#### [Required work]
Can you copy out the data exactly? Leave the images out.

— BEGIN Records for this task —

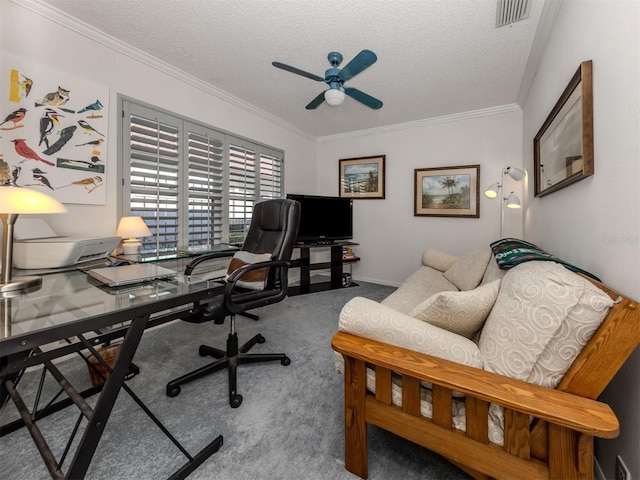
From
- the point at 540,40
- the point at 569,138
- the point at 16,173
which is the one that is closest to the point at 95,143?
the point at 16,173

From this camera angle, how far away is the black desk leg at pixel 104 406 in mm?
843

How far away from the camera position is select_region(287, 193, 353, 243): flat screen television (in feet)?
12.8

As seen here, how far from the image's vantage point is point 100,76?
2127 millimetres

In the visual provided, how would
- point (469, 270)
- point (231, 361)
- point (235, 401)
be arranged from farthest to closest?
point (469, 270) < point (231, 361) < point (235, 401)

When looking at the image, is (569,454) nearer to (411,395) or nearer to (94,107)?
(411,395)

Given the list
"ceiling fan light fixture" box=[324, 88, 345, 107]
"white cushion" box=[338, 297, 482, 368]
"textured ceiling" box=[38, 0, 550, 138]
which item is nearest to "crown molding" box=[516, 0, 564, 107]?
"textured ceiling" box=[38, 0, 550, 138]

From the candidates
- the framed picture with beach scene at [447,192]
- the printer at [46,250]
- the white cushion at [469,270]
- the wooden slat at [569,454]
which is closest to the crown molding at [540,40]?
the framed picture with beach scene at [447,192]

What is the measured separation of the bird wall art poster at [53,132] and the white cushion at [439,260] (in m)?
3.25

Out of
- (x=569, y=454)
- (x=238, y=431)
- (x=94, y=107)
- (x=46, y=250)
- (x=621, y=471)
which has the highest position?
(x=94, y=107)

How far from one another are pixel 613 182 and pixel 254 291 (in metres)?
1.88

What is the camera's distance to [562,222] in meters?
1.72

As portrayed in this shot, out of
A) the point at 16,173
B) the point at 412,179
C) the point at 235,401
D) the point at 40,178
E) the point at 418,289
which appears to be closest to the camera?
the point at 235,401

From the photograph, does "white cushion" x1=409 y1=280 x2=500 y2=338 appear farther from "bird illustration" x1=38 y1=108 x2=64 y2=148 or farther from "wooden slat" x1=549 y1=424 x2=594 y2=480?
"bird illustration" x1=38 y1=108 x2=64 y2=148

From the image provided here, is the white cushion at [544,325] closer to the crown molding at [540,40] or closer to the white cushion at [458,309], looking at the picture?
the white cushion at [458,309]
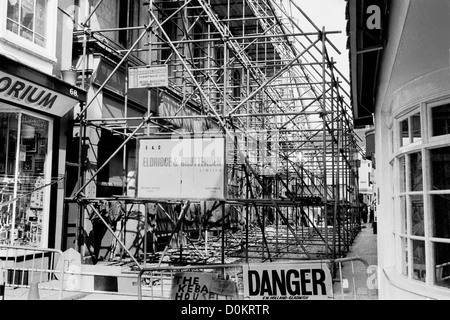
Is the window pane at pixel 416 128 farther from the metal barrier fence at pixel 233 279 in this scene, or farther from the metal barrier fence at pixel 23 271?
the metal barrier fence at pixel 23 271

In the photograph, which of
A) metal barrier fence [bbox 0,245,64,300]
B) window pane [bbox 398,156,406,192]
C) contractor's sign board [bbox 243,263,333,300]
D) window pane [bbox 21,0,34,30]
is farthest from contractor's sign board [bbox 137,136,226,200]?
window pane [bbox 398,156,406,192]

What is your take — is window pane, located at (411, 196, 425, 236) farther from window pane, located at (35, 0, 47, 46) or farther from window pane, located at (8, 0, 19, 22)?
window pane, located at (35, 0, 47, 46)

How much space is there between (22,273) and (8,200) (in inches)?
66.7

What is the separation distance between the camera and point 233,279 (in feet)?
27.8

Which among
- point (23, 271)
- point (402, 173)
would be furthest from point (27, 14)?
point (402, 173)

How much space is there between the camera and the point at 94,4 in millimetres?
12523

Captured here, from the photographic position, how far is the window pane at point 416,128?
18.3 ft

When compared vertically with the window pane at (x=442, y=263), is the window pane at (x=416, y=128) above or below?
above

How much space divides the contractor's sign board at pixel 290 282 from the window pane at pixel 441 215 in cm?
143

— END Records for this task —

#### [Task result]
From
- the point at 540,40
- the point at 569,138
- the point at 16,173
which is the one that is closest to the point at 95,143?
the point at 16,173

From this camera angle, how far away is the black desk leg at pixel 104 406 in mm?
843

How far away from the camera position is select_region(287, 193, 353, 243): flat screen television (in feet)?
12.8

As seen here, how far from the image's vantage point is point 100,76?
2127 millimetres

In the visual provided, how would
- point (469, 270)
- point (231, 361)
- point (235, 401)
be arranged from farthest to closest?
point (469, 270) < point (231, 361) < point (235, 401)

When looking at the image, is (569,454) nearer to (411,395) or nearer to (94,107)?
(411,395)

Given the list
"ceiling fan light fixture" box=[324, 88, 345, 107]
"white cushion" box=[338, 297, 482, 368]
"textured ceiling" box=[38, 0, 550, 138]
which item is nearest to "crown molding" box=[516, 0, 564, 107]?
"textured ceiling" box=[38, 0, 550, 138]

From the candidates
- the framed picture with beach scene at [447,192]
- the printer at [46,250]
- the white cushion at [469,270]
- the wooden slat at [569,454]
which is closest to the crown molding at [540,40]?
the framed picture with beach scene at [447,192]

What is the measured separation of the bird wall art poster at [53,132] and the white cushion at [439,260] (in m)?
3.25

Out of
- (x=569, y=454)
- (x=238, y=431)
- (x=94, y=107)
- (x=46, y=250)
- (x=621, y=471)
which has the highest position?
(x=94, y=107)

How far from one another are pixel 613 182 and pixel 254 291 (in metres)?
1.88

What is the camera's distance to [562,222] in meters?
1.72

As portrayed in this shot, out of
A) the point at 16,173
B) the point at 412,179
C) the point at 235,401
D) the point at 40,178
E) the point at 418,289
which appears to be closest to the camera?
the point at 235,401

From the photograph, does "white cushion" x1=409 y1=280 x2=500 y2=338 appear farther from "bird illustration" x1=38 y1=108 x2=64 y2=148 or farther from "wooden slat" x1=549 y1=424 x2=594 y2=480?
"bird illustration" x1=38 y1=108 x2=64 y2=148

From the image provided here, is the white cushion at [544,325] closer to the crown molding at [540,40] or closer to the white cushion at [458,309], looking at the picture?
the white cushion at [458,309]
Is the window pane at pixel 416 128 farther from the metal barrier fence at pixel 233 279 in this scene, or farther from the metal barrier fence at pixel 23 271?
the metal barrier fence at pixel 23 271

In the photograph, which of
A) metal barrier fence [bbox 0,245,64,300]
B) window pane [bbox 398,156,406,192]
C) contractor's sign board [bbox 243,263,333,300]
D) window pane [bbox 21,0,34,30]
is farthest from contractor's sign board [bbox 137,136,226,200]?
window pane [bbox 398,156,406,192]

What is your take — is window pane, located at (411, 196, 425, 236) farther from window pane, located at (35, 0, 47, 46) or farther from window pane, located at (8, 0, 19, 22)?
window pane, located at (35, 0, 47, 46)

How much space is there between (22,273) and (8,200) (in inches)?
66.7

What is the separation distance between the camera and point 233,279 (in feet)?
27.8

Which among
- point (23, 271)
- point (402, 173)
would be furthest from point (27, 14)?
point (402, 173)

How much space is there between the camera and the point at 94,4 in millimetres?
12523

Captured here, from the photographic position, how far is the window pane at point 416,128?
18.3 ft

When compared vertically with the window pane at (x=442, y=263), is the window pane at (x=416, y=128) above or below?
above

How much space divides the contractor's sign board at pixel 290 282 from the window pane at pixel 441 215 in cm?
143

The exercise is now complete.